Con dieta mediterranea e mindfulness maggiori probabilità di avere neonati “giusti”per età gestazionale

Con dieta mediterranea e mindfulness maggiori probabilità di avere neonati “giusti”per età gestazionale

Con dieta mediterranea e mindfulness maggiori probabilità di avere neonati “giusti”per età gestazionale
Uno studio spagnolo sulle donne in gravidanza ha riscontrato che la dieta mediterranea e la mindfulness per ridurre lo stress sono interventi efficaci per evitare che nascano bambini troppo piccoli per età gestazionale.

(Reuters Health) – Scegliere la dieta mediterranea o ridurre lo stress praticando la mindfulness durante la gravidanza può ridurre il rischio di dare alla luce neonati piccoli peR età gestazionale. E’ quanto emerge da uno studio pubblicato da JAMA.

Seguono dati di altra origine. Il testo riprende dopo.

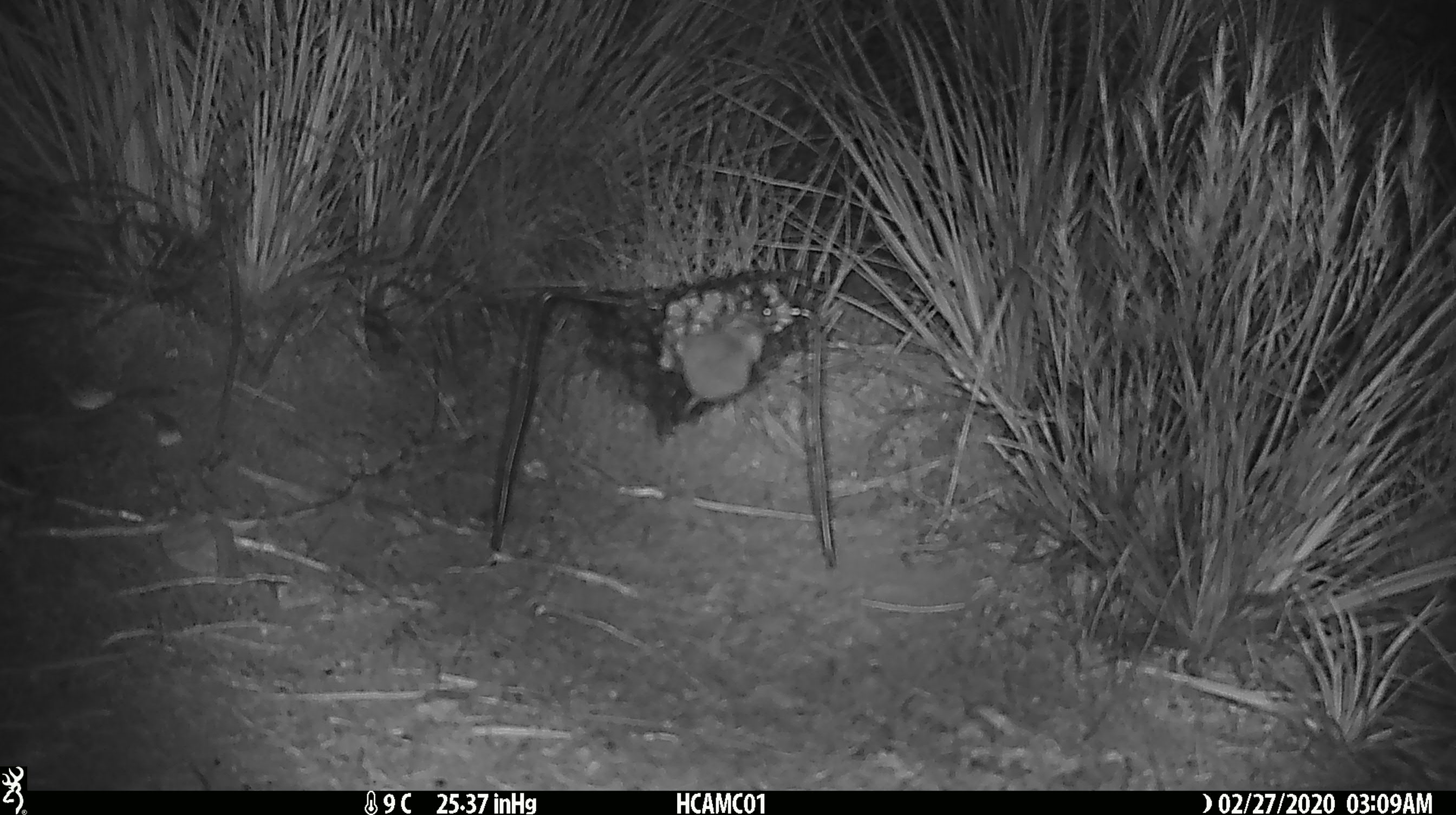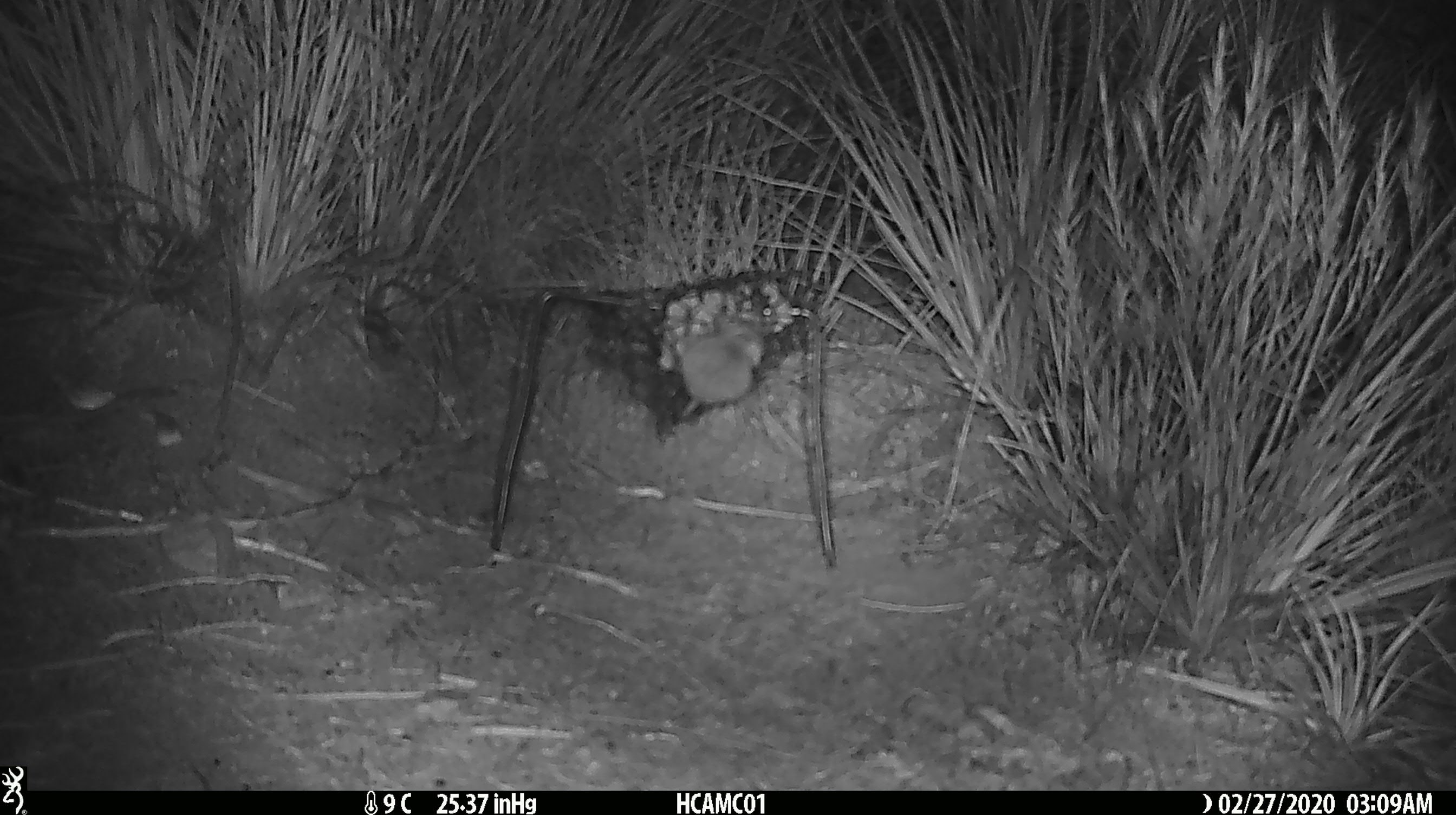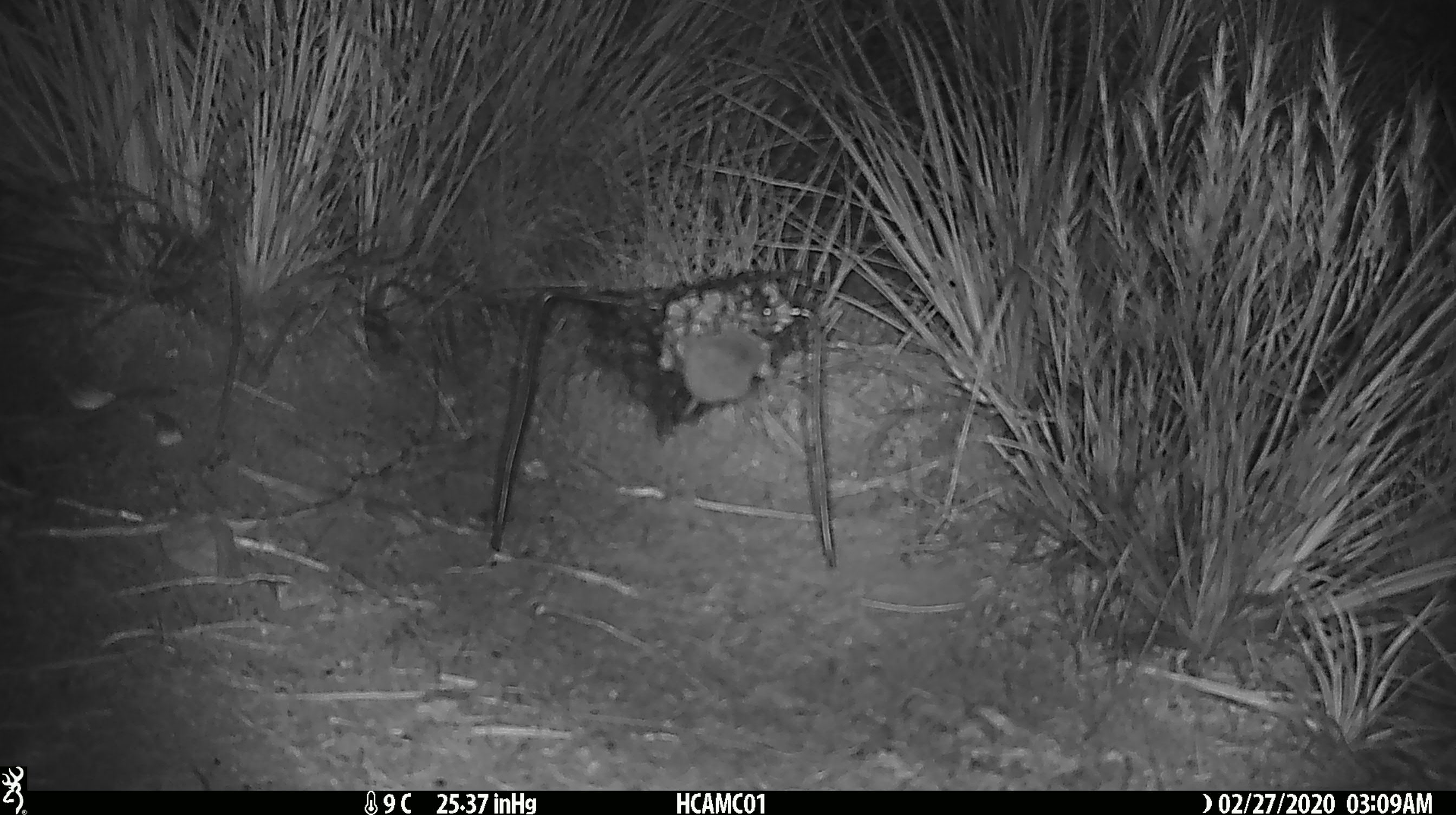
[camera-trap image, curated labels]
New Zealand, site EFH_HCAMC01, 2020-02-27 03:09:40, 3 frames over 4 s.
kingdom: Animalia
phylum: Chordata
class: Mammalia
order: Rodentia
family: Muridae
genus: Mus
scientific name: Mus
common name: mouse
Mouse (Mus).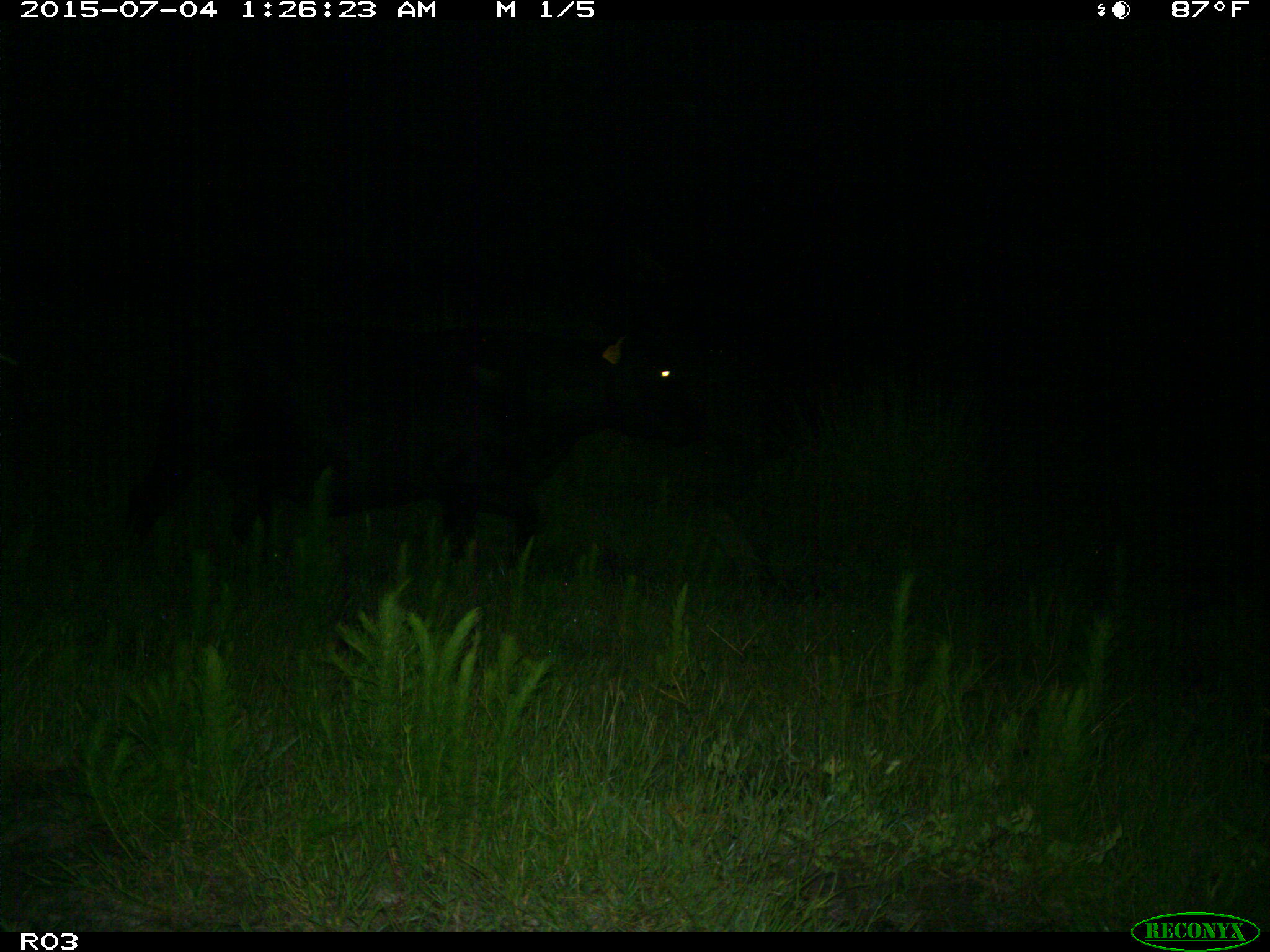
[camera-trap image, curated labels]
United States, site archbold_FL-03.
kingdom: Animalia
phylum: Chordata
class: Mammalia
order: Artiodactyla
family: Bovidae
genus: Bos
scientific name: Bos taurus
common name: domestic cow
Bos taurus (domestic cow).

I ricercatori – coordinati da Eduard Gratacos dell’Università di Barcellona – hanno assegnato a caso 1.221 donne con gravidanze non gemellari dalla 19° alla 23° settimana di gestazione a partecipare a un programma alimentare basato sulla dieta mediterranea, un programma di riduzione dello stress tramite la mindfulness o a un gruppo di controllo che ha ricevuto solo l’assistenza abituale in gravidanza.

L’endpoint primario del trial era evitare che i bambini nascessero piccoli per la loro età gestazionale (SGA), definita dai ricercatori come un peso alla nascita al di sotto del 10° percentile. 1.184 donne hanno completato il trial, delle quali 392 erano assegnate al gruppo della dieta mediterranea e 391 randomizzate a seguire il programma per la riduzione dello stress.

Le donne nel gruppo della dieta hanno ricevuto due ore al mese di educazione individuale o di gruppo su come seguire una dieta mediterranea, e una fornitura di noci e olio di oliva per integrare gli alimenti consumati a casa fino alla fine dell’intervento, a 23-26 settimane di gestazione.
Le donne nel gruppo della mindfulness hanno ricevuto 8 settimane di terapia che prevedevano una seduta di un intero giorno e sessioni settimanali da 2,5 ore.

Rispetto al gruppo di controllo, le donne avevano significativamente meno probabilità di nascite SGA sia nel gruppo della dieta mediterranea (odds ratio 0,58), sia in quello della riduzione dello stress (OR 0,66). Nel complesso sono nati 88 (21,9%) bambini SGA nel gruppo di controllo, rispetto ai 55 (14,0%) nel gruppo della dieta mediterranea e ai 61 (15,6%) in quello della riduzione dello stress.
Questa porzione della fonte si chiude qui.